• WHAT YOU HAVE TO DO:
Quote all lines below exactly. Images stay out.

• ENTRIES:

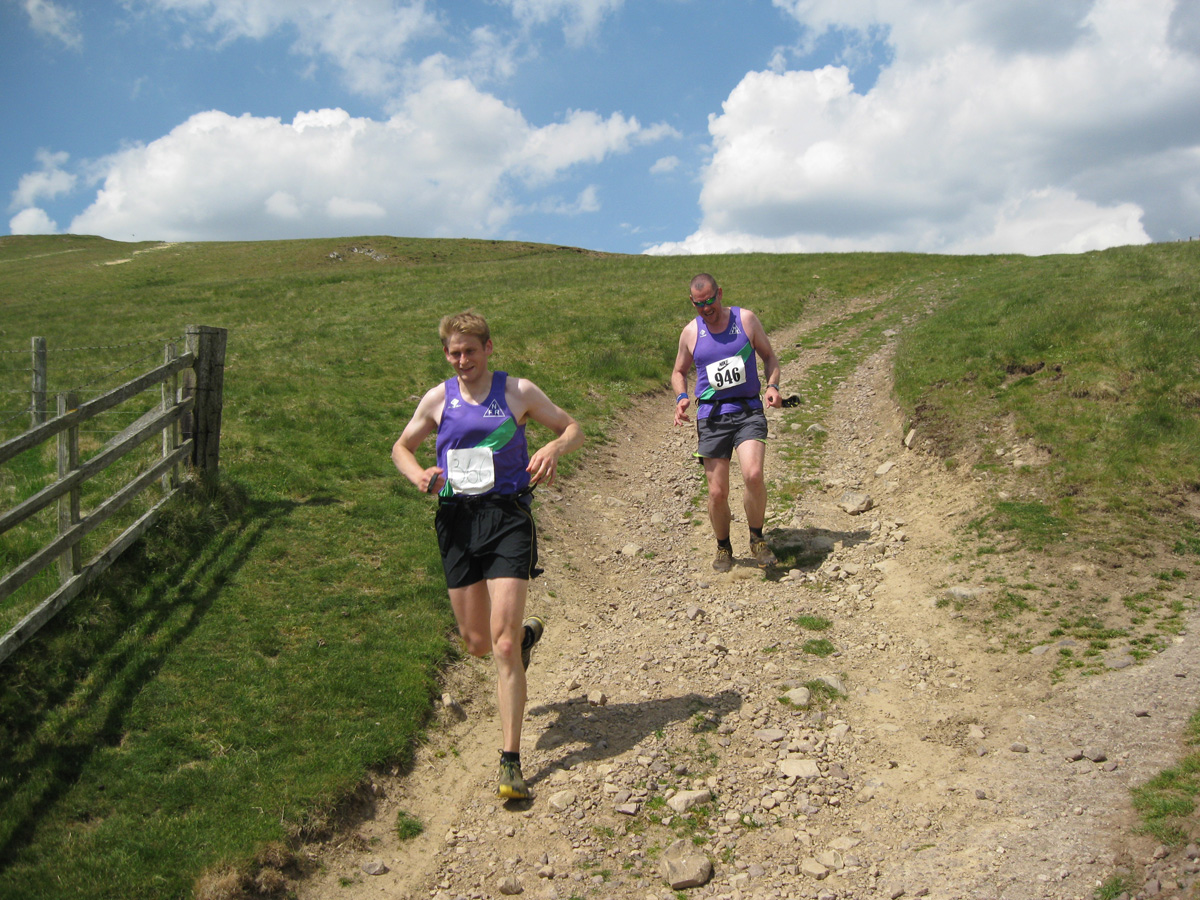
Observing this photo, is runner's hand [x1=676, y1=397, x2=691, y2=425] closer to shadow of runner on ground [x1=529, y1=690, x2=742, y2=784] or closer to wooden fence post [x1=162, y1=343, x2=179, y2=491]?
shadow of runner on ground [x1=529, y1=690, x2=742, y2=784]

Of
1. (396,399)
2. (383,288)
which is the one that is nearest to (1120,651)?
(396,399)

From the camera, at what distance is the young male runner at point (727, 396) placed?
7859 mm

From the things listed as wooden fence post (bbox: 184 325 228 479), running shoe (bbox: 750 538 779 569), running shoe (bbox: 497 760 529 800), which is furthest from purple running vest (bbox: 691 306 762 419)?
wooden fence post (bbox: 184 325 228 479)

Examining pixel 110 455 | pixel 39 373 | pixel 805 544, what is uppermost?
pixel 39 373

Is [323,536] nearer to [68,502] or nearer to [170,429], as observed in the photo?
[170,429]

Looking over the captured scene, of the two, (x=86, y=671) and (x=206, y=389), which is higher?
(x=206, y=389)

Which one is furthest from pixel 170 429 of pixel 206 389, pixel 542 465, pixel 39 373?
pixel 542 465

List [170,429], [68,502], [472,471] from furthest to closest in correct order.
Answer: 1. [170,429]
2. [68,502]
3. [472,471]

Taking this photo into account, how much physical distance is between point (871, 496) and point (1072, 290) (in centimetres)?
1200

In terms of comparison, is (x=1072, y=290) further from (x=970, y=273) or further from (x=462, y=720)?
(x=462, y=720)

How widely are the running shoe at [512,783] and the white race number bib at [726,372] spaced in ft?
14.7

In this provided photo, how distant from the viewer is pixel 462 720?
19.7 ft

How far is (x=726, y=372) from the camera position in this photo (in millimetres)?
7965

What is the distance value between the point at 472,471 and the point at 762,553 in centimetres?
420
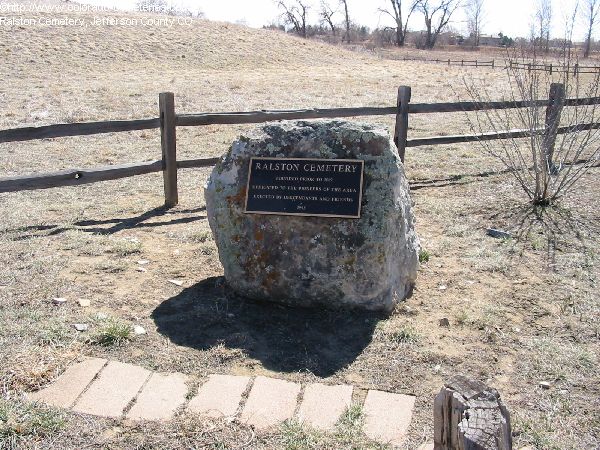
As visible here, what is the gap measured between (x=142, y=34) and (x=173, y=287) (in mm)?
30440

• ANSWER TO THE EXERCISE:
Observing this photo, is runner's hand [x1=676, y1=397, x2=691, y2=425] closer to shadow of runner on ground [x1=529, y1=690, x2=742, y2=784] or closer to wooden fence post [x1=162, y1=343, x2=179, y2=491]?
shadow of runner on ground [x1=529, y1=690, x2=742, y2=784]

Of
1. (396,399)
2. (383,288)
which is the one that is nearest to (1120,651)?
(396,399)

From the camera, at what distance is the young male runner at point (727, 396) placed?
7859 mm

From the things listed as wooden fence post (bbox: 184 325 228 479), running shoe (bbox: 750 538 779 569), running shoe (bbox: 497 760 529 800), which is furthest from purple running vest (bbox: 691 306 762 419)?
wooden fence post (bbox: 184 325 228 479)

Examining pixel 110 455 | pixel 39 373 | pixel 805 544, what is uppermost?
pixel 39 373

Is [323,536] nearer to [68,502] or nearer to [170,429], as observed in the photo?
[170,429]

Looking over the captured scene, of the two, (x=86, y=671) and (x=206, y=389), which is higher?
(x=206, y=389)

Which one is furthest from pixel 170 429 of pixel 206 389, pixel 542 465, pixel 39 373?
pixel 542 465

List [170,429], [68,502], [472,471] from furthest to closest in correct order.
Answer: 1. [170,429]
2. [68,502]
3. [472,471]

Taking this photo into account, how much physical distance is between point (871, 496) and point (1072, 290) (in centimetres)?
1200

In terms of comparison, is (x=1072, y=290) further from (x=970, y=273) or further from (x=462, y=720)?
(x=462, y=720)

How widely are the running shoe at [512,783] and the white race number bib at [726,372] spaced in ft?
14.7

In this provided photo, how distant from the viewer is pixel 462 720?
19.7 ft

How far is (x=726, y=372) from the camera position in this photo (in millimetres)?
7965

What is the distance value between the point at 472,471 and the point at 762,553 in centimetres?
420
As visible here, what is the gap measured between (x=142, y=34) and (x=173, y=287) (in mm)?
30440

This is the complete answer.